_Stated problem_: Output the full listing below exactly as it reads, and skip anything that is a picture.
[START OF Records for processing]
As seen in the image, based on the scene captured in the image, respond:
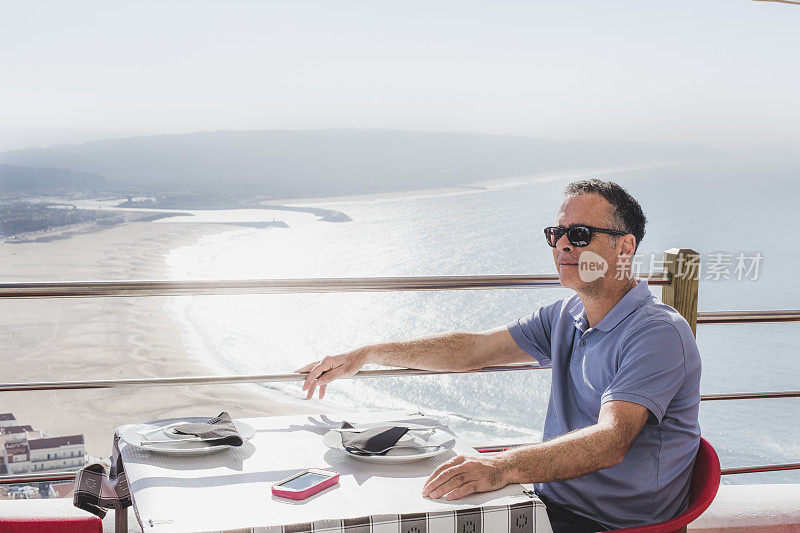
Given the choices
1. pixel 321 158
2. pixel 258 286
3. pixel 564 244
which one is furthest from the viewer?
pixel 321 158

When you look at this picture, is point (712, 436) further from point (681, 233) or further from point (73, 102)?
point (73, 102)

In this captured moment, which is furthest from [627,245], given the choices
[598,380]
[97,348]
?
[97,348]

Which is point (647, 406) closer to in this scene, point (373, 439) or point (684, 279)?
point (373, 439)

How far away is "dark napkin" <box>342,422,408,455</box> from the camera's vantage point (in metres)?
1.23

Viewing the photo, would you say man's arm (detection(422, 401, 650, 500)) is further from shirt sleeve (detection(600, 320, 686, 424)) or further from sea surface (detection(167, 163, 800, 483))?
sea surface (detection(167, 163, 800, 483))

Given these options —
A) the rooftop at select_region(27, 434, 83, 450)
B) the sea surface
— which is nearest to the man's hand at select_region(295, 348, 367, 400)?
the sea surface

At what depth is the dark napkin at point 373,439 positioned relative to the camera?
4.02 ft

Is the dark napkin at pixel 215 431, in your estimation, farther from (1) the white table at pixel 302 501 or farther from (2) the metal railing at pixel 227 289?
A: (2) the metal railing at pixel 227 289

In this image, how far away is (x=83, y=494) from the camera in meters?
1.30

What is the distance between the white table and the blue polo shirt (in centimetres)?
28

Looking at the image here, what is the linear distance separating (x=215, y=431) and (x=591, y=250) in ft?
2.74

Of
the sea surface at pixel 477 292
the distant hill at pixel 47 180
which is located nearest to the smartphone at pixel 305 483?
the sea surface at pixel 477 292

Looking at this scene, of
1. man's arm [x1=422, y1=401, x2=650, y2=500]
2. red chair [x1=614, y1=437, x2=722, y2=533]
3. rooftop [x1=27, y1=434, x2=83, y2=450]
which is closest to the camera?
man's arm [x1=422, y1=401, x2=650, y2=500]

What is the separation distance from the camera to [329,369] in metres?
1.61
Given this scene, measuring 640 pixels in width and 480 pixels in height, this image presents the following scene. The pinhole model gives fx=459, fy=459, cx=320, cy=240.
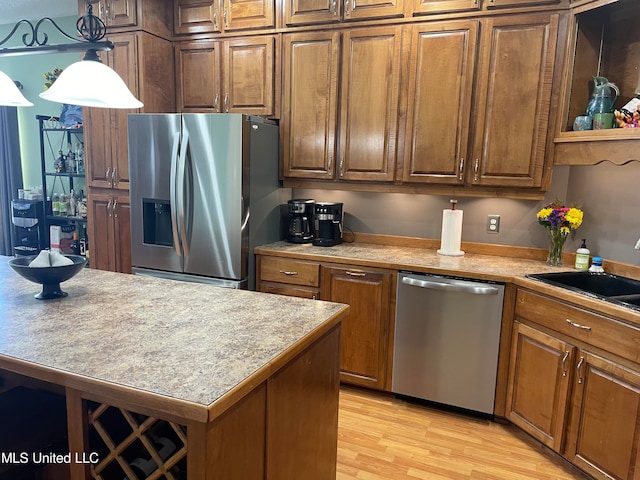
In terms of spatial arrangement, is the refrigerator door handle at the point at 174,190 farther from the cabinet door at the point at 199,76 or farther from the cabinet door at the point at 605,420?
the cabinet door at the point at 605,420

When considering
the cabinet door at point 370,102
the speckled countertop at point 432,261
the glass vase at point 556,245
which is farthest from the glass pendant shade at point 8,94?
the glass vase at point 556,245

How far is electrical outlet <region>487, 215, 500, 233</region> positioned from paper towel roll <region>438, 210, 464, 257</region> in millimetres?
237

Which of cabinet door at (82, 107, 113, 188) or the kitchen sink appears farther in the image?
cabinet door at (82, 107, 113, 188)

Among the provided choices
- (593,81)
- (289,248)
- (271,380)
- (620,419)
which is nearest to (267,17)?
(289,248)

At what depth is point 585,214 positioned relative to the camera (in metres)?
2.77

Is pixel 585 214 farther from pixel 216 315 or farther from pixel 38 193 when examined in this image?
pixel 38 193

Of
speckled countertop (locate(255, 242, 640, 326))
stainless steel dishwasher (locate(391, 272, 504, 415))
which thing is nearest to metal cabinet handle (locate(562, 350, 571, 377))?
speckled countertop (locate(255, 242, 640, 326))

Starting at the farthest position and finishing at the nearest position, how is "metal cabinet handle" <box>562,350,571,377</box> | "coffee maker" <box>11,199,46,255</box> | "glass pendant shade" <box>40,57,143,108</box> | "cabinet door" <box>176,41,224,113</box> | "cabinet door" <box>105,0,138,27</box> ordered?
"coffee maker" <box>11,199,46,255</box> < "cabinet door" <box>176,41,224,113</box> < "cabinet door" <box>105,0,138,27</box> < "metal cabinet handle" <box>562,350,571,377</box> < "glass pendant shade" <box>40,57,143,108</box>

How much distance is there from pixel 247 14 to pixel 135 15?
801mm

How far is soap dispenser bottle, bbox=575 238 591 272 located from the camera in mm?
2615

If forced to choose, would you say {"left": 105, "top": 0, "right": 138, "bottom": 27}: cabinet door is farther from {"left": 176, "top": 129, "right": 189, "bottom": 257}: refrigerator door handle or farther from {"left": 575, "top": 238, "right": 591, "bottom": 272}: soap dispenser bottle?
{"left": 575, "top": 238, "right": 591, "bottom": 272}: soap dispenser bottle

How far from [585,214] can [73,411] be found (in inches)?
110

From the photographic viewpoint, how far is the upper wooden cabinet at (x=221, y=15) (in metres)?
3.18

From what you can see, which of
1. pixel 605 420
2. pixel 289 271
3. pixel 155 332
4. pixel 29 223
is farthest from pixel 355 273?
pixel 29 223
[END OF Records for processing]
_The result_:
As seen in the image, based on the scene captured in the image, respond:
Given the choices
1. pixel 321 158
2. pixel 258 286
3. pixel 564 244
which one is furthest from the viewer?
pixel 321 158

When you look at this picture, is point (712, 436) further from point (681, 233) or further from point (73, 102)?
point (73, 102)

In this captured moment, which is furthest from [627,245], given the choices
[598,380]
[97,348]
?
[97,348]

Which is point (647, 406) closer to in this scene, point (373, 439) or point (684, 279)?
point (373, 439)

How far away is "dark napkin" <box>342,422,408,455</box> from the camera's vantage point (in metres)?
1.23

Viewing the photo, would you say man's arm (detection(422, 401, 650, 500)) is further from shirt sleeve (detection(600, 320, 686, 424)) or further from sea surface (detection(167, 163, 800, 483))?
sea surface (detection(167, 163, 800, 483))

Given these options —
A) the rooftop at select_region(27, 434, 83, 450)
B) the sea surface
— which is nearest to the man's hand at select_region(295, 348, 367, 400)?
the sea surface

At what depth is the dark napkin at point 373,439 positioned relative to the camera?
4.02 ft

Is the dark napkin at pixel 215 431, in your estimation, farther from (1) the white table at pixel 302 501 or farther from (2) the metal railing at pixel 227 289?
A: (2) the metal railing at pixel 227 289

In this image, how far away is (x=83, y=494) from the camera in meters?
1.30

What is the distance between the white table and the blue polo shirt (in centimetres)?
28

Looking at the image here, what is the linear distance separating (x=215, y=431) and (x=591, y=250) in ft?
2.74

Of
the sea surface at pixel 477 292
the distant hill at pixel 47 180
which is located nearest to the smartphone at pixel 305 483?
the sea surface at pixel 477 292

Looking at this scene, of
1. man's arm [x1=422, y1=401, x2=650, y2=500]
2. red chair [x1=614, y1=437, x2=722, y2=533]
3. rooftop [x1=27, y1=434, x2=83, y2=450]
which is closest to the camera?
man's arm [x1=422, y1=401, x2=650, y2=500]

What is the separation distance from the camera to [329,369] in metres?
1.61
Given this scene, measuring 640 pixels in width and 480 pixels in height, this image presents the following scene. The pinhole model gives fx=459, fy=459, cx=320, cy=240.
In terms of spatial arrangement, is the refrigerator door handle at the point at 174,190 farther from the cabinet door at the point at 199,76 or farther from the cabinet door at the point at 605,420?
the cabinet door at the point at 605,420

When considering
the cabinet door at point 370,102
the speckled countertop at point 432,261
the glass vase at point 556,245
which is farthest from the glass pendant shade at point 8,94?
the glass vase at point 556,245

How far is electrical outlet <region>487, 215, 500, 233</region> positioned from paper towel roll <region>438, 210, 464, 257</region> in millimetres?
237

Which of cabinet door at (82, 107, 113, 188) or the kitchen sink appears farther in the image?
cabinet door at (82, 107, 113, 188)

Among the provided choices
- (593,81)
- (289,248)
- (271,380)
- (620,419)
which is nearest to (267,17)?
(289,248)

At what depth is point 585,214 positioned relative to the camera (in metres)?
2.77

Is pixel 585 214 farther from pixel 216 315 or farther from pixel 38 193 when examined in this image?
pixel 38 193

Of
speckled countertop (locate(255, 242, 640, 326))
stainless steel dishwasher (locate(391, 272, 504, 415))
which thing is nearest to metal cabinet handle (locate(562, 350, 571, 377))?
speckled countertop (locate(255, 242, 640, 326))

Starting at the farthest position and finishing at the nearest position, how is "metal cabinet handle" <box>562,350,571,377</box> | "coffee maker" <box>11,199,46,255</box> | "glass pendant shade" <box>40,57,143,108</box> | "cabinet door" <box>176,41,224,113</box> | "cabinet door" <box>105,0,138,27</box> ordered?
"coffee maker" <box>11,199,46,255</box> < "cabinet door" <box>176,41,224,113</box> < "cabinet door" <box>105,0,138,27</box> < "metal cabinet handle" <box>562,350,571,377</box> < "glass pendant shade" <box>40,57,143,108</box>

How much distance is there from pixel 247 14 to pixel 135 15?
801mm

How far is soap dispenser bottle, bbox=575 238 591 272 located from the camera in mm?
2615

If forced to choose, would you say {"left": 105, "top": 0, "right": 138, "bottom": 27}: cabinet door is farther from {"left": 176, "top": 129, "right": 189, "bottom": 257}: refrigerator door handle or farther from {"left": 575, "top": 238, "right": 591, "bottom": 272}: soap dispenser bottle?
{"left": 575, "top": 238, "right": 591, "bottom": 272}: soap dispenser bottle

How far from [585,214] can [73,411] be found (in inches)?
110

From the photographic viewpoint, how far is the upper wooden cabinet at (x=221, y=15) (in metres)?
3.18

From what you can see, which of
1. pixel 605 420
2. pixel 289 271
3. pixel 155 332
4. pixel 29 223
is farthest from pixel 355 273?
pixel 29 223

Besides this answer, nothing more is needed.